— START OF GIVEN PASSAGE —
Yamaha QY20 Portable Workstation
Something to play with in your pocket
Small, perfectly formed and positively bristling with useful features, this new baby from Yamaha will occupy a lot more of your time than it will your workspace...
Success through innovation is not something anyone can predict these days - particularly when it involves a product like the QY10. A video cassette-size keyboard with rubber keys doesn't exactly sound like an inspiring new piece of kit. But inspiring it was to a great many people and it went on to become one of Yamaha's most popular products for 1991.
But time moves on and so do musical instrument designs, so it will come as no surprise to learn that the QY10 has been overhauled, revamped and re-jigged into the shape of the QY20. It's a teeny bit bigger than the QY10 but still qualifies as being video cassette size. In its Tardis-like interior it houses an eight-track sequencer, 100 preset patterns each with six variations, 100 AWM sounds and eight drum kits. It can store up to 20 Songs with a total capacity of 28,000 notes. It's 32-voice polyphonic (some sounds use more than one voice) and can play a maximum of 28 notes at once.
Externally, it has a nice big 128 x 64 dot LCD with adjustable contrast, MIDI In and Out sockets, a stereo mini jack Out and a headphone Out. The controls are still squidgy rubber thingies but it sports a 25-note, er... button, polyphonic keyboard compared with the QY10's one-octave monophonic affair. You can run the QY20 off batteries for composition on the move or plug in an optional mains adaptor - if you're paying for a hotel room you may as well use their electricity.
It has three operational modes. In Voice Mode you can access the sounds and drum kits which may be played from the QY20's keyboard or from a connected MIDI keyboard. The sounds are also assigned to the sequencer tracks in this mode. In Pattern Mode you can play and record patterns up to eight bars long using drums, bass and two chord tracks and in Song Mode these may be linked together and added to a further four tracks of your own to produce a complete song. If you want to hear what all this can add up to (with a little programming skill), try accessing the Demo song from the Voice Mode menu - it's excellent!
Overall operation is surprisingly easy - especially when compared to the QY10 - although cramming so much into such a small space does involve you in a fair amount of button pushing and you'll have to read the manual carefully. However, if the QY10 was created just to see if it could be done, the QY20 has certainly been through the R&D department and the design boys have implemented a good interface considering the space available.
— END OF GIVEN PASSAGE —
**WHAT TO DO:**
A - Transcribe the QY20 review from "Yamaha QY20 Portable" to "will your workspace...".
B - Answer these questions from the QY20 review:
(i) How many preset patterns does the QY20 hold, and how many variations does each have?
(ii) What is the dot size of the QY20's LCD?
(iii) How long can a pattern be in Pattern Mode?
C - Does the QY20 review support each statement? Answer yes or no, and quote the words that decide it.
(i) The QY10 became one of Yamaha's most popular products for 1991.
(ii) The QY20 has a one-octave monophonic keyboard.
(iii) The QY20 can store up to 20 Songs.
— START OF DATA SUPPLIED —
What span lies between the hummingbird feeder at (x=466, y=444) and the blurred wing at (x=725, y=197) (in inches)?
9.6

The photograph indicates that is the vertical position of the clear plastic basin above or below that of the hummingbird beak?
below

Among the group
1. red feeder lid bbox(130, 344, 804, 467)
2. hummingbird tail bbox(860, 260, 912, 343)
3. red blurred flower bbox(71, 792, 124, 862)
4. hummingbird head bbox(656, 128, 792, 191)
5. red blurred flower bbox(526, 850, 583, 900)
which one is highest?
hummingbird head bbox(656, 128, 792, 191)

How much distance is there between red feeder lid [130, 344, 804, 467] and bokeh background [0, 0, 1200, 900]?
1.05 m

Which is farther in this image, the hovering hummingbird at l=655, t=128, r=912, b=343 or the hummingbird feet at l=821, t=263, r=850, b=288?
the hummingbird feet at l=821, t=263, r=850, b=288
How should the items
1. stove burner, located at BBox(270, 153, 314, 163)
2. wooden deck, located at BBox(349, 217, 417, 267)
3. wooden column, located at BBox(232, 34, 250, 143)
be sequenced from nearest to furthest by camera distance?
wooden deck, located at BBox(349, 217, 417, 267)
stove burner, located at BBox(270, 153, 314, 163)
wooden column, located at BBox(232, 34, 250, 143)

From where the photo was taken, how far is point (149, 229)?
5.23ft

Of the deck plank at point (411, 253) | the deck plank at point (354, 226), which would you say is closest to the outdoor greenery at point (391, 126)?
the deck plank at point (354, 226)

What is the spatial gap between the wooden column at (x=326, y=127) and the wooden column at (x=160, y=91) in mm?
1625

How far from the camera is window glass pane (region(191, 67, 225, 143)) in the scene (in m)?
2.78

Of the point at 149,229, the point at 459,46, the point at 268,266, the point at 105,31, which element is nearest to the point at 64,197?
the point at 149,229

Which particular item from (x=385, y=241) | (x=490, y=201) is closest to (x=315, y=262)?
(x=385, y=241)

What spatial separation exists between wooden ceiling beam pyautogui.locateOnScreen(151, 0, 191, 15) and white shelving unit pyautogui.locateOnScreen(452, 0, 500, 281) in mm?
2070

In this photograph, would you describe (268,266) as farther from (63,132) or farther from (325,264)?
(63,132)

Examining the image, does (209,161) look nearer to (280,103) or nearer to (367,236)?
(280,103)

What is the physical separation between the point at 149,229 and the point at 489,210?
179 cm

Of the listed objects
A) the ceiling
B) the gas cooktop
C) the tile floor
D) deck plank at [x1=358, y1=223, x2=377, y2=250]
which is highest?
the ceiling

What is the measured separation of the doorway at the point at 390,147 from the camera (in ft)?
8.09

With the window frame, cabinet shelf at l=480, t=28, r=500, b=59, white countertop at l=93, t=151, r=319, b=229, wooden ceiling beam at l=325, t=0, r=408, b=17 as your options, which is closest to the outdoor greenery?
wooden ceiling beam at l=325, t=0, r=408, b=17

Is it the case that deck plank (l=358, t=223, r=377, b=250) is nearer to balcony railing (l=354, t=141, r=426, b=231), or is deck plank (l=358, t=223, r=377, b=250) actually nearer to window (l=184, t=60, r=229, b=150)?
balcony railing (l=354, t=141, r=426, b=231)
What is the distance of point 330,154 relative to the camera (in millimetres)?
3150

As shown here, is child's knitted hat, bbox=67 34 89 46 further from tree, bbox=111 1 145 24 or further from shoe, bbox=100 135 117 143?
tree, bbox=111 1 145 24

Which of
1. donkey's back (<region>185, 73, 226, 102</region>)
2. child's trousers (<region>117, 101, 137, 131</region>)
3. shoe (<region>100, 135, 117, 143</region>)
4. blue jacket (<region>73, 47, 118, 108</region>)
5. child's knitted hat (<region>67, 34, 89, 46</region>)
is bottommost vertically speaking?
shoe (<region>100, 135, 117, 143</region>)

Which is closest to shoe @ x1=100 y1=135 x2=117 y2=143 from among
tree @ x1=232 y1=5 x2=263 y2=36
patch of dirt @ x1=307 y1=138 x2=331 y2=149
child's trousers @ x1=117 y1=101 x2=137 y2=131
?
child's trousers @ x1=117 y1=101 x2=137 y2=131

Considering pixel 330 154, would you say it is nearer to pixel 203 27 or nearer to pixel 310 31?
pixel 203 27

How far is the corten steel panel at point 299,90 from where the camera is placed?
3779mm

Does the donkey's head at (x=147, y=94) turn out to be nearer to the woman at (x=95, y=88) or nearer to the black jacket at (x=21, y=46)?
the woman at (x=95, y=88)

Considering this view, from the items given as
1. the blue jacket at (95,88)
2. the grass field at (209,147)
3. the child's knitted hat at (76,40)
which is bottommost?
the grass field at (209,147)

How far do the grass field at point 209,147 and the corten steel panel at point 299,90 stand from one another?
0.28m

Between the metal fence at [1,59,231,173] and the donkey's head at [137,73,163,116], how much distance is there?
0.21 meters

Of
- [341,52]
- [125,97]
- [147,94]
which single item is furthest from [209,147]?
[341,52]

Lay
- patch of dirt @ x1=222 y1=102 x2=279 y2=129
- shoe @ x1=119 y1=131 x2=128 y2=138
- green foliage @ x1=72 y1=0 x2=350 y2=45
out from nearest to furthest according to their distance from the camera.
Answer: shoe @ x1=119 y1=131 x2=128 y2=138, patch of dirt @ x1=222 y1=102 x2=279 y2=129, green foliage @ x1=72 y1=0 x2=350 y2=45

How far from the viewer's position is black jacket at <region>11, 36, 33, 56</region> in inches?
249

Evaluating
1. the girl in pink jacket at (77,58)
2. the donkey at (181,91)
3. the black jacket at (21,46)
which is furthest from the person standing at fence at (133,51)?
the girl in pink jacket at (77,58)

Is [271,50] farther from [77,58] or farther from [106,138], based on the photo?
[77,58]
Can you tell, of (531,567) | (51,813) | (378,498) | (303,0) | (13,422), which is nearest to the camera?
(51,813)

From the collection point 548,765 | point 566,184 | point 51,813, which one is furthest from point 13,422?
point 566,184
— END OF DATA SUPPLIED —
**OUTPUTS:**
A -
Yamaha QY20 Portable Workstation
Something to play with in your pocket
Small, perfectly formed and positively bristling with useful features, this new baby from Yamaha will occupy a lot more of your time than it will your workspace...

B -
(i) 100 preset patterns, each with six variations.
(ii) 128 x 64 dots.
(iii) Up to eight bars.

C -
(i) Yes: "it went on to become one of Yamaha's most popular products for 1991"
(ii) No: "it sports a 25-note, er... button, polyphonic keyboard compared with the QY10's one-octave monophonic affair"
(iii) Yes: "It can store up to 20 Songs with a total capacity of 28,000 notes."